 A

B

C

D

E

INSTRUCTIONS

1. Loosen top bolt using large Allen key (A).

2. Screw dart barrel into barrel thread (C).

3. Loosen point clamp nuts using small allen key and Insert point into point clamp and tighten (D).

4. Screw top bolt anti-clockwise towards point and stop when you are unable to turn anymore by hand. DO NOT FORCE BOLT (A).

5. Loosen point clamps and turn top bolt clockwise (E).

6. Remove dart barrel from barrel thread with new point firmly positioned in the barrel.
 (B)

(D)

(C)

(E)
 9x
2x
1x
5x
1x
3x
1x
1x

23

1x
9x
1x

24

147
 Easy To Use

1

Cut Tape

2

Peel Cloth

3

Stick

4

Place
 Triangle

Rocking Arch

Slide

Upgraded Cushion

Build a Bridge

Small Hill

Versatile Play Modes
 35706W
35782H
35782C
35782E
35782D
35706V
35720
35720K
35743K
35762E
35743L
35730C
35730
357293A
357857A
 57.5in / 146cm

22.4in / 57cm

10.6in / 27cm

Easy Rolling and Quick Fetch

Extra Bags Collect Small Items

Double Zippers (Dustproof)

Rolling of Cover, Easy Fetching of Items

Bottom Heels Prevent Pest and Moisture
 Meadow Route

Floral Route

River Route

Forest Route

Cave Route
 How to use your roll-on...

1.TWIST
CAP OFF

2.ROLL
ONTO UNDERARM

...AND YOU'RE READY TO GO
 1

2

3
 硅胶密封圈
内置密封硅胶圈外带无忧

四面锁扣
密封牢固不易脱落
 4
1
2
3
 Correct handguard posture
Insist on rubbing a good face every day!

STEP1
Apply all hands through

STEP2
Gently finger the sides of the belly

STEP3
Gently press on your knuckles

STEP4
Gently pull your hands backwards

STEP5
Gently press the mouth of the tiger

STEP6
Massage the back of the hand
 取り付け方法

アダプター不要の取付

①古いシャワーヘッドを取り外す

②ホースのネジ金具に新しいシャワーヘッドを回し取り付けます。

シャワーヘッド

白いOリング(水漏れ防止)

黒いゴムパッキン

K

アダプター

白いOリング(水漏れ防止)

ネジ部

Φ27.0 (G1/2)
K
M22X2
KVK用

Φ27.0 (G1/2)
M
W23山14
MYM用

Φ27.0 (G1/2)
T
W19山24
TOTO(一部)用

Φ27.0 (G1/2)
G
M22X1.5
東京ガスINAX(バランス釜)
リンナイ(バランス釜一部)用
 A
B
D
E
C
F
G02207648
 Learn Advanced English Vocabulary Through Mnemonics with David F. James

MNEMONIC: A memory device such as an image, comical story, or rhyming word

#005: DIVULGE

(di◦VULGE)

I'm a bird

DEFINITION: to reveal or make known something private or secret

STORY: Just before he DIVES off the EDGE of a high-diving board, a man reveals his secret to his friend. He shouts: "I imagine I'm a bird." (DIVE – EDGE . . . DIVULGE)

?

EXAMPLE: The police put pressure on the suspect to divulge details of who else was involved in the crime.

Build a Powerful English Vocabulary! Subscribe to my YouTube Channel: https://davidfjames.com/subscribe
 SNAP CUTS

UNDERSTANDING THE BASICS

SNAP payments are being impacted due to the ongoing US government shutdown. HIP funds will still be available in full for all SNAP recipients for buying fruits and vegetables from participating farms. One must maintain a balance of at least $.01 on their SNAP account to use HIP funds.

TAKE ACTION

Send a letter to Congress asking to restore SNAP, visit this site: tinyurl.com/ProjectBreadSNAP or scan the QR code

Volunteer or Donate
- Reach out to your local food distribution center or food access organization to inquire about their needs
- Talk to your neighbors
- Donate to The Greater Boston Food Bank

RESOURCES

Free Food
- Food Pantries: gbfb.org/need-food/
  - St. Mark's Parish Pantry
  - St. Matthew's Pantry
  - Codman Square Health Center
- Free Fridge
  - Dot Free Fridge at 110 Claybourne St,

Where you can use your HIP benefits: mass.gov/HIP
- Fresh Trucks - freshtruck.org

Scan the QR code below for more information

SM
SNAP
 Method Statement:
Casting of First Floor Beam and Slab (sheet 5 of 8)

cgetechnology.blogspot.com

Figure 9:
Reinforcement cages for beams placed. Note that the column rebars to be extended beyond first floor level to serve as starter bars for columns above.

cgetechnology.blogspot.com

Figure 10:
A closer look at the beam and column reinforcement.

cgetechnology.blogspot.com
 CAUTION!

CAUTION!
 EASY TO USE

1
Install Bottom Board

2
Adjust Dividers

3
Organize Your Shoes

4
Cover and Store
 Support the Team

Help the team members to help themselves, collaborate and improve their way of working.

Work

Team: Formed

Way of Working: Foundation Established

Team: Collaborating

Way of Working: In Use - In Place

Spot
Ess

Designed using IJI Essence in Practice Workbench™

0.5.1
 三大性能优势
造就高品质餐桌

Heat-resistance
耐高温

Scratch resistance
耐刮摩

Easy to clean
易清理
• • • •
--- TASK BRIEF ---
Looking at the data above, write out exactly the lines that start at the one containing "リンナイ(バランス釜一部)用" and end at the one containing "Volunteer or Donate"; include both and nothing beyond.

--- YOUR SOLUTION ---
リンナイ(バランス釜一部)用
 A
B
D
E
C
F
G02207648
 Learn Advanced English Vocabulary Through Mnemonics with David F. James

MNEMONIC: A memory device such as an image, comical story, or rhyming word

#005: DIVULGE

(di◦VULGE)

I'm a bird

DEFINITION: to reveal or make known something private or secret

STORY: Just before he DIVES off the EDGE of a high-diving board, a man reveals his secret to his friend. He shouts: "I imagine I'm a bird." (DIVE – EDGE . . . DIVULGE)

?

EXAMPLE: The police put pressure on the suspect to divulge details of who else was involved in the crime.

Build a Powerful English Vocabulary! Subscribe to my YouTube Channel: https://davidfjames.com/subscribe
 SNAP CUTS

UNDERSTANDING THE BASICS

SNAP payments are being impacted due to the ongoing US government shutdown. HIP funds will still be available in full for all SNAP recipients for buying fruits and vegetables from participating farms. One must maintain a balance of at least $.01 on their SNAP account to use HIP funds.

TAKE ACTION

Send a letter to Congress asking to restore SNAP, visit this site: tinyurl.com/ProjectBreadSNAP or scan the QR code

Volunteer or Donate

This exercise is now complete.